Five Tours dominated by Pogacar and Vingegaard
Pogacar and Vingegaard first finished together at the top of the Tour standings in 2021, when the Slovenian claimed his second yellow jersey and Vingegaard emerged as his closest challenger.
Vingegaard reversed the order in 2022 and successfully defended his title ahead of Pogacar in 2023. Pogacar reclaimed the Tour in 2024 and repeated the victory in 2025, with Vingegaard second on both occasions.
No other rider has broken into that top-two pairing across the past five editions. Evenepoel finished third on his Tour debut in 2024, but ended the race more than three minutes behind Vingegaard and over nine minutes behind Pogacar.
Pogacar has opened another commanding advantage in 2026, reaching Stage 11 with 3:36 over Vingegaard. Evenepoel sits another 30 seconds behind the Dane after his second place at Le Lioran.
Vingegaard now only leads Evenepoel by 30 seconds in the GC
Vingegaard fails to shake recovering Evenepoel
Pogacar attacked on the Col de Pertus with approximately 15.5 kilometres remaining. Nobody immediately attempted to follow, with Vingegaard instead relying on the prospect of an organised chase across the descent and final climb.
That cooperation never properly developed. Evenepoel briefly slipped around eight seconds behind the Vingegaard group on terrain which appeared well suited to him, but stabilised the gap rather than disappearing completely. “Evenepoel had a brief bad moment, but then remained steadily at eight seconds,” Clement explained. “At that point, Vingegaard thought he had to finish Evenepoel off, but he didn’t manage it. That was a victory for Evenepoel.”
Vingegaard carried much of the pursuit of Pogacar while several podium contenders remained on his wheel. Evenepoel gradually returned before accelerating away from the group on the approach to the finish.
He crossed the line 32 seconds behind Pogacar, with Paul Seixas third at 34 seconds. Vingegaard finished seventh at 44 seconds after leading much of the chase, reducing his advantage over Evenepoel from 48 to 30 seconds.
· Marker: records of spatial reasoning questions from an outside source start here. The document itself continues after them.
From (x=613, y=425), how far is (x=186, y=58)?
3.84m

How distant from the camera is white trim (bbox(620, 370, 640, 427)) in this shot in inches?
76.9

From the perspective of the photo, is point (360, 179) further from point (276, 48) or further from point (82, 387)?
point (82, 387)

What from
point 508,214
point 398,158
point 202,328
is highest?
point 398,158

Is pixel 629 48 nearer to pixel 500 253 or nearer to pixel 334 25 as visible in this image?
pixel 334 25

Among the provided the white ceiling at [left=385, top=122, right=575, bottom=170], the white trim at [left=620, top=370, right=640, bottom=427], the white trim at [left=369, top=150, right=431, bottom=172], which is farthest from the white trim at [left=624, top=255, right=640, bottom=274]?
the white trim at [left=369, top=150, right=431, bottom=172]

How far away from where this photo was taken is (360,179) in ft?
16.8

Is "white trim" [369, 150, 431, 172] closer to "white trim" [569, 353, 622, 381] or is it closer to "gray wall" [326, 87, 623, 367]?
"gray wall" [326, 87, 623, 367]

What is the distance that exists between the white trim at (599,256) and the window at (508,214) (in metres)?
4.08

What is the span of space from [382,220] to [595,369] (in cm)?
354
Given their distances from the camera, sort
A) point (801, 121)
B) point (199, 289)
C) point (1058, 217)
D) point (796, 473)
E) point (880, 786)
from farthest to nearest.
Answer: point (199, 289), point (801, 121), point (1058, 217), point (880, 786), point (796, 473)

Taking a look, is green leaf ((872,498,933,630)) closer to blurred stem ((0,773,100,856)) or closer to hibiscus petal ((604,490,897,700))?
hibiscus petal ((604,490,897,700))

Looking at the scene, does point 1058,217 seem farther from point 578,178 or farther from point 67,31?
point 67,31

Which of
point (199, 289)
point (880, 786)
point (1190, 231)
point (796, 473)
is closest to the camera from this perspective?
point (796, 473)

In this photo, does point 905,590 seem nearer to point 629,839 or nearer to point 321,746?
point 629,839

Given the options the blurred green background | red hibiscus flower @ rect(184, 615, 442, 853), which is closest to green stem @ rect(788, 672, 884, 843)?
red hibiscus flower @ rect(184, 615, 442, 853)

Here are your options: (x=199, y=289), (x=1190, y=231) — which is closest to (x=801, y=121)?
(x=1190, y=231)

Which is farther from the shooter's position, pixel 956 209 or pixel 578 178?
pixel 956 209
Cracks behind Pogacar change podium battle
Isaac del Toro, who began Stage 10 third overall, lost 1:31 and dropped to seventh. Several other UAE Team Emirates – XRG riders were also distanced from the reduced group before the decisive phase.
“It gives that group hope that they might get a little more freedom and not spend the entire day in UAE’s stranglehold,” Clement said. “The day before the rest day, one team appeared to stand head and shoulders above everybody else, but apart from Tim Wellens and Pogacar himself, the rest looked quite vulnerable on the stage to Le Lioran. Cracks appeared in the fortress.”
Vingegaard began Stage 11 with only 30 seconds separating him from Evenepoel. Juan Ayuso, Paul Seixas and Florian Lipowitz were all within 1:08 of second place, leaving five riders in range of the position Pogacar and Vingegaard have exchanged exclusively since 2021.